RECORDS SHOWN:
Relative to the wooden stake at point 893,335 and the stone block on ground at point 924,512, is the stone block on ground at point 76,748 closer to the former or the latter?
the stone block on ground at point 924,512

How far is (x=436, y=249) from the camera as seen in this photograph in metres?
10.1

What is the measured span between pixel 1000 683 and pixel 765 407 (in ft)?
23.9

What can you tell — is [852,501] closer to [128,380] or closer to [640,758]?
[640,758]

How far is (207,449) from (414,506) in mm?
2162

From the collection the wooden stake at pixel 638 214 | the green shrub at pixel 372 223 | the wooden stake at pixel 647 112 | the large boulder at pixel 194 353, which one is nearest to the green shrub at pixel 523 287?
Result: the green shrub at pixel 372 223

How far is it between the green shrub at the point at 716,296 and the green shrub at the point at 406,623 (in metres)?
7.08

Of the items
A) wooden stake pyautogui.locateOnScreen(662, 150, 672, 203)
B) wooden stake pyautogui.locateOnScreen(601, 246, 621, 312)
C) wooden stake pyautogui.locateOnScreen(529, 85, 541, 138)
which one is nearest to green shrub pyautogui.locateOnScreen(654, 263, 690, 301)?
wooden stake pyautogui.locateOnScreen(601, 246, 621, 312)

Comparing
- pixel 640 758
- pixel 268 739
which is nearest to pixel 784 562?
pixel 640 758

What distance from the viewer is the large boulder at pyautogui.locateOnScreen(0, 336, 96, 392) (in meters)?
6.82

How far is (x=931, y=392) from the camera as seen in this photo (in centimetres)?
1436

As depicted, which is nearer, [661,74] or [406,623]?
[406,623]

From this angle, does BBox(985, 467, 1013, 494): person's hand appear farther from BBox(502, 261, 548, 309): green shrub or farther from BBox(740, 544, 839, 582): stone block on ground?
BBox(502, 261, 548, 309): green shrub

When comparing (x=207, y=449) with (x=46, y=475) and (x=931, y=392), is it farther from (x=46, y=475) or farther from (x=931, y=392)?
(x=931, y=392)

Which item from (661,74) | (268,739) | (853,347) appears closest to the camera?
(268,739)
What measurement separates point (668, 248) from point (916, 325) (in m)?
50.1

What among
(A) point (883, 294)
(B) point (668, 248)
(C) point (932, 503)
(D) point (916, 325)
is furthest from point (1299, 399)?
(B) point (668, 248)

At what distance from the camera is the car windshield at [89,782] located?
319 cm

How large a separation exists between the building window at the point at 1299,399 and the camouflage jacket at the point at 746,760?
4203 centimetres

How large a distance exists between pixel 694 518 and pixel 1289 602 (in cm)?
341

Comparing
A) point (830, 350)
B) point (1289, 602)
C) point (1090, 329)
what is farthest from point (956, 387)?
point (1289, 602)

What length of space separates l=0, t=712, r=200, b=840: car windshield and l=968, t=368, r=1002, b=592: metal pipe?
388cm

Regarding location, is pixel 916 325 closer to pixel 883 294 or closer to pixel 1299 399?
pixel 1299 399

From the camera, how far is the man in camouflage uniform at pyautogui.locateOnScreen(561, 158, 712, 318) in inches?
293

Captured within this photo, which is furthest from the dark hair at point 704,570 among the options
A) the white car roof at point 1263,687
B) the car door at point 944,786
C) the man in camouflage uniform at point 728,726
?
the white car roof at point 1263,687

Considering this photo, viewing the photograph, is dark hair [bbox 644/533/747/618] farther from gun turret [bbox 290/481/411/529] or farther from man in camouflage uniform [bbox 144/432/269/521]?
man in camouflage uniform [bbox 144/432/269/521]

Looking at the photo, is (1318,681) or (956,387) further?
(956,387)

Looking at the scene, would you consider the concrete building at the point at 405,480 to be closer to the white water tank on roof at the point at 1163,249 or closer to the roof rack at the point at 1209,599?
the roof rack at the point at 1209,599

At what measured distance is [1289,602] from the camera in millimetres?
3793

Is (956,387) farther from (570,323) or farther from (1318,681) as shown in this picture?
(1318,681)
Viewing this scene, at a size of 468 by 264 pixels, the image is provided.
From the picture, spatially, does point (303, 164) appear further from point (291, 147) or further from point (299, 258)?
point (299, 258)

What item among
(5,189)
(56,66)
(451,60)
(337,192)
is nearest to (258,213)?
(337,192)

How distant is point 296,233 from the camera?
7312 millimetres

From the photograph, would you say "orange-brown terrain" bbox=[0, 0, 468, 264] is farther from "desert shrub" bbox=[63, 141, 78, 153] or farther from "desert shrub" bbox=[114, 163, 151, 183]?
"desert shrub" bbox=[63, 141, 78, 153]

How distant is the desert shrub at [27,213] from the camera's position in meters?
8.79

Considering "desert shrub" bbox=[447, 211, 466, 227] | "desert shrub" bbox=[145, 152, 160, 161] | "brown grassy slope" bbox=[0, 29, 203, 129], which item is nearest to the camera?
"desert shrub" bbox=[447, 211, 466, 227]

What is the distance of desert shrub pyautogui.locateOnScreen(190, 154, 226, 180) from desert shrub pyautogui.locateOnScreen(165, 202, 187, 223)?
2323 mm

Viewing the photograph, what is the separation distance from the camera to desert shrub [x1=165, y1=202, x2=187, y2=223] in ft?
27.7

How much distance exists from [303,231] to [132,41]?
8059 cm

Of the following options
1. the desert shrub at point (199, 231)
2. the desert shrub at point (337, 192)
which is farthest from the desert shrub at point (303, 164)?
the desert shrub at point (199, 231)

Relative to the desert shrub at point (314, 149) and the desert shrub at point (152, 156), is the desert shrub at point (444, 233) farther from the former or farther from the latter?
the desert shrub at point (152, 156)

SET TASK:
Retype the material in full. Each word must match.

EXPECTED ANSWER:
Relative to the wooden stake at point 893,335 and the stone block on ground at point 924,512, is the stone block on ground at point 76,748 closer to the former or the latter?
the stone block on ground at point 924,512

How far is (x=436, y=249) from the camera as seen in this photograph in metres?
10.1

What is the measured span between pixel 1000 683 and pixel 765 407 (in ft)?
23.9

What can you tell — is [852,501] closer to [128,380] or closer to [640,758]?
[640,758]

How far is (207,449) from (414,506) in mm?
2162

From the collection the wooden stake at pixel 638 214 | the green shrub at pixel 372 223 | the wooden stake at pixel 647 112 | the large boulder at pixel 194 353, which one is nearest to the green shrub at pixel 523 287?
Result: the green shrub at pixel 372 223

How far is it between the green shrub at the point at 716,296 and the green shrub at the point at 406,623 (in metres)?
7.08

Of the items
A) wooden stake pyautogui.locateOnScreen(662, 150, 672, 203)
B) wooden stake pyautogui.locateOnScreen(601, 246, 621, 312)
C) wooden stake pyautogui.locateOnScreen(529, 85, 541, 138)
which one is nearest to green shrub pyautogui.locateOnScreen(654, 263, 690, 301)?
wooden stake pyautogui.locateOnScreen(601, 246, 621, 312)

Comparing
- pixel 640 758
- pixel 268 739
which is nearest to pixel 784 562?
pixel 640 758

What distance from the viewer is the large boulder at pyautogui.locateOnScreen(0, 336, 96, 392) (in meters)?
6.82

How far is (x=931, y=392) from the camera as seen in this photo (in centimetres)?
1436

As depicted, which is nearer, [661,74] or [406,623]?
[406,623]

From this angle, does BBox(985, 467, 1013, 494): person's hand appear farther from BBox(502, 261, 548, 309): green shrub or farther from BBox(740, 544, 839, 582): stone block on ground?
BBox(502, 261, 548, 309): green shrub

When comparing (x=207, y=449) with (x=46, y=475) and (x=931, y=392), is it farther from (x=46, y=475) or farther from (x=931, y=392)?
(x=931, y=392)

Which item from (661,74) | (268,739) | (853,347) appears closest to the camera?
(268,739)
What measurement separates point (668, 248) from point (916, 325) (in m)?
50.1

What among
(A) point (883, 294)
(B) point (668, 248)
(C) point (932, 503)
(D) point (916, 325)
is furthest from point (1299, 399)?
(B) point (668, 248)

At what distance from the camera is the car windshield at [89,782] located?
319 cm

How large a separation exists between the building window at the point at 1299,399 and the camouflage jacket at the point at 746,760?
4203 centimetres

How large a distance exists between pixel 694 518 and pixel 1289 602 (in cm)?
341

Comparing
A) point (830, 350)
B) point (1289, 602)
C) point (1090, 329)
what is farthest from point (956, 387)?
point (1289, 602)

What length of space separates l=0, t=712, r=200, b=840: car windshield and l=968, t=368, r=1002, b=592: metal pipe?
388cm

Regarding location, is pixel 916 325 closer to pixel 883 294 or closer to pixel 1299 399?
pixel 1299 399

From the camera, how far is the man in camouflage uniform at pyautogui.locateOnScreen(561, 158, 712, 318) in inches?
293

Captured within this photo, which is furthest from the dark hair at point 704,570 among the options
A) the white car roof at point 1263,687
B) the car door at point 944,786
C) the man in camouflage uniform at point 728,726
?
the white car roof at point 1263,687

Considering this photo, viewing the photograph, is dark hair [bbox 644/533/747/618] farther from gun turret [bbox 290/481/411/529] or farther from man in camouflage uniform [bbox 144/432/269/521]?
man in camouflage uniform [bbox 144/432/269/521]

Looking at the photo, is (1318,681) or (956,387) further?
(956,387)

Looking at the scene, would you consider the concrete building at the point at 405,480 to be closer to the white water tank on roof at the point at 1163,249 or closer to the roof rack at the point at 1209,599?
the roof rack at the point at 1209,599

At what measured distance is [1289,602] from the camera in millimetres?
3793

Is (956,387) farther from (570,323) or farther from (1318,681) as shown in this picture?
(1318,681)
Viewing this scene, at a size of 468 by 264 pixels, the image is provided.
From the picture, spatially, does point (303, 164) appear further from point (291, 147) or further from point (299, 258)?
point (299, 258)

What item among
(5,189)
(56,66)
(451,60)
(337,192)
is nearest to (258,213)?
(337,192)

How distant is point 296,233 from the camera?
7312 millimetres

From the photograph, would you say "orange-brown terrain" bbox=[0, 0, 468, 264] is farther from "desert shrub" bbox=[63, 141, 78, 153] or farther from "desert shrub" bbox=[114, 163, 151, 183]?
"desert shrub" bbox=[63, 141, 78, 153]

How distant is the desert shrub at [27,213] from the camera's position in meters?
8.79

Considering "desert shrub" bbox=[447, 211, 466, 227] | "desert shrub" bbox=[145, 152, 160, 161] | "brown grassy slope" bbox=[0, 29, 203, 129], which item is nearest to the camera?
"desert shrub" bbox=[447, 211, 466, 227]

What is the distance of desert shrub pyautogui.locateOnScreen(190, 154, 226, 180) from desert shrub pyautogui.locateOnScreen(165, 202, 187, 223)?
2323 mm

Viewing the photograph, what is the separation distance from the camera to desert shrub [x1=165, y1=202, x2=187, y2=223] in ft?
27.7

How much distance exists from [303,231] to [132,41]?
8059 cm

Of the following options
1. the desert shrub at point (199, 231)
2. the desert shrub at point (337, 192)
which is farthest from the desert shrub at point (303, 164)?
the desert shrub at point (199, 231)

Relative to the desert shrub at point (314, 149) and the desert shrub at point (152, 156), is the desert shrub at point (444, 233) farther from the former or farther from the latter?
the desert shrub at point (152, 156)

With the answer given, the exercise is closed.